What you will do |
Return only the stretch from the line containing "Within this pictured" through the line containing "At what measured", with every "camera" replaced by "lens" and nothing else altered.

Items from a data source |
-------
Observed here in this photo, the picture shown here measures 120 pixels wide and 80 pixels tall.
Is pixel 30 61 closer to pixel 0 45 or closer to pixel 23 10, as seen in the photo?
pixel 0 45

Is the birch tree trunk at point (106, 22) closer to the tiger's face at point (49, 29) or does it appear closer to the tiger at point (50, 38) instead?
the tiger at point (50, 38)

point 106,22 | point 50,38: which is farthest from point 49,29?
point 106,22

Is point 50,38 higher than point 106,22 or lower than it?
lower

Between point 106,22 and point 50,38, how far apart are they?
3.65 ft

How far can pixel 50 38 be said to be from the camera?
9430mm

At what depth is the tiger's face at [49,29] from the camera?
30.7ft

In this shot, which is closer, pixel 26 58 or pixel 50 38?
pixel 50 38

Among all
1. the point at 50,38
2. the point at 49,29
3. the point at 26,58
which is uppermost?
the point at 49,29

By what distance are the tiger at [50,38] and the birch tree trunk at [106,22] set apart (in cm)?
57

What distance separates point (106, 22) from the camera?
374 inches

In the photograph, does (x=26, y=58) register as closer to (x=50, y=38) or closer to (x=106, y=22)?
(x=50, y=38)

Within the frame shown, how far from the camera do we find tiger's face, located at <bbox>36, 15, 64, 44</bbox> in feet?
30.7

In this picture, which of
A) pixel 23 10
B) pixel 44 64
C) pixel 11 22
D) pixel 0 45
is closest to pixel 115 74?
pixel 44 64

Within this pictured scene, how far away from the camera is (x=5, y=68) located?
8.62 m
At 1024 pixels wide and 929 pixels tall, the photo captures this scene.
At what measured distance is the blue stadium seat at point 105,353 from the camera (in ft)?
-------
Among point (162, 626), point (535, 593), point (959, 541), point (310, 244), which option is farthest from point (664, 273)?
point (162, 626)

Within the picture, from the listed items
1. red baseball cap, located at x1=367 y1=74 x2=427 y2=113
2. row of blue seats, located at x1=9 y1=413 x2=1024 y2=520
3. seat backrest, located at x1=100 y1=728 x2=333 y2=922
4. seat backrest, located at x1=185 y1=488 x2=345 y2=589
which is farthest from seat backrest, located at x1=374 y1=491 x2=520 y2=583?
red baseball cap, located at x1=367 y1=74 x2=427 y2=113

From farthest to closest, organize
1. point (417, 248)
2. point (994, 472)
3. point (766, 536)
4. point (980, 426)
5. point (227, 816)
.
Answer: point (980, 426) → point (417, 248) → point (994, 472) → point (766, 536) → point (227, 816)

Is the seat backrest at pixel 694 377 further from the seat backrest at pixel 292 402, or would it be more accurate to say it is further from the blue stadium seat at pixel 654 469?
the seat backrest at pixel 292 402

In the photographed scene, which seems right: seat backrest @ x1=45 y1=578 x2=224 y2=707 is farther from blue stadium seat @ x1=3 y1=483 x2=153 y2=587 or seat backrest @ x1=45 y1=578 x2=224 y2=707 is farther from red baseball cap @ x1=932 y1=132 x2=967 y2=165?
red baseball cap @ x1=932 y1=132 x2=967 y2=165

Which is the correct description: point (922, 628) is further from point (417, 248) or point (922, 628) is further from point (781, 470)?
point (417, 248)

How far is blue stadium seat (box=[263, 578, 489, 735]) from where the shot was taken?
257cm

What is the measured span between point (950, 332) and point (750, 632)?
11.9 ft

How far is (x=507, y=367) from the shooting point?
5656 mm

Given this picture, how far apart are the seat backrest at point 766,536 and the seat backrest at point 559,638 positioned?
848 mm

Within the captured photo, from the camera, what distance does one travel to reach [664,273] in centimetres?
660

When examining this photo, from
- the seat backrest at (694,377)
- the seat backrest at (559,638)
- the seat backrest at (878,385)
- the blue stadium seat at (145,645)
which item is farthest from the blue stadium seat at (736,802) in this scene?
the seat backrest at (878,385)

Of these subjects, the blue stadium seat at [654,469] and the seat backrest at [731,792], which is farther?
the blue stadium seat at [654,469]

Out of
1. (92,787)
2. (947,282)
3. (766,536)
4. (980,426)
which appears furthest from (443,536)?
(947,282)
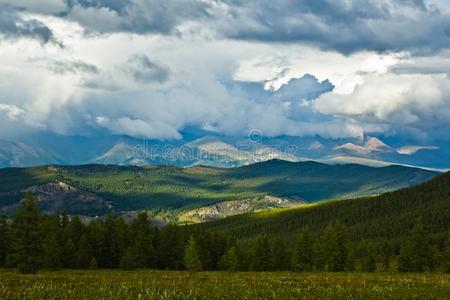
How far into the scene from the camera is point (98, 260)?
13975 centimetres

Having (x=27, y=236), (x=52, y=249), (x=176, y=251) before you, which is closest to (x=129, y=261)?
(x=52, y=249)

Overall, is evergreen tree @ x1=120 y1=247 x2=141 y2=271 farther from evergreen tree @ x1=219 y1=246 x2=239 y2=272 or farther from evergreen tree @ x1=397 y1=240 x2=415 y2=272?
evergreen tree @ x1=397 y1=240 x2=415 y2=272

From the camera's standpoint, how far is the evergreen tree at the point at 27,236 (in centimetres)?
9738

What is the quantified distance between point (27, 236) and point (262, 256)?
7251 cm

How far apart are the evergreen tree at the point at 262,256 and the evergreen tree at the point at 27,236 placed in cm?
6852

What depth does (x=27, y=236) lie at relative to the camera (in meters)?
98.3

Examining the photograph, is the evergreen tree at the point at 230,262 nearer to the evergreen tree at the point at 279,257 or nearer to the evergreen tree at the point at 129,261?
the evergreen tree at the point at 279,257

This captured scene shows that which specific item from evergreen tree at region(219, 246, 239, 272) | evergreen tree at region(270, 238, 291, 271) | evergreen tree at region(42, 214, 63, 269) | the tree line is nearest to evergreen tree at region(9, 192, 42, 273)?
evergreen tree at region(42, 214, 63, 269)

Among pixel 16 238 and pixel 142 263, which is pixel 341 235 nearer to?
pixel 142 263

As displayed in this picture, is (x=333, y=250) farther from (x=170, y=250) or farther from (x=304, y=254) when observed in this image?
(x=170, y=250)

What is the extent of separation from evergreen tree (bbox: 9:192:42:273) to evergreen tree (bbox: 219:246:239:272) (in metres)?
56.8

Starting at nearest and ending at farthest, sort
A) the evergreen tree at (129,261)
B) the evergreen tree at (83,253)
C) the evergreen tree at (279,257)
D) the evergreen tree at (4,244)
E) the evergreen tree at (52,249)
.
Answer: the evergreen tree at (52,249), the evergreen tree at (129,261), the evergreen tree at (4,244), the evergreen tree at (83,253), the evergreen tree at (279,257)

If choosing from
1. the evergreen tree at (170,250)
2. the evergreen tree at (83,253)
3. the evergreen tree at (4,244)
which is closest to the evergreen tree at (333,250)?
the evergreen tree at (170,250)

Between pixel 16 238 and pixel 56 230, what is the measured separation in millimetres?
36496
-------
Problem solution |
Within this pictured scene, how far away from the lens is (x=5, y=68) located?
8.62 m
At 1024 pixels wide and 929 pixels tall, the photo captures this scene.
At what measured distance is the blue stadium seat at point 105,353 from the lens (in ft)?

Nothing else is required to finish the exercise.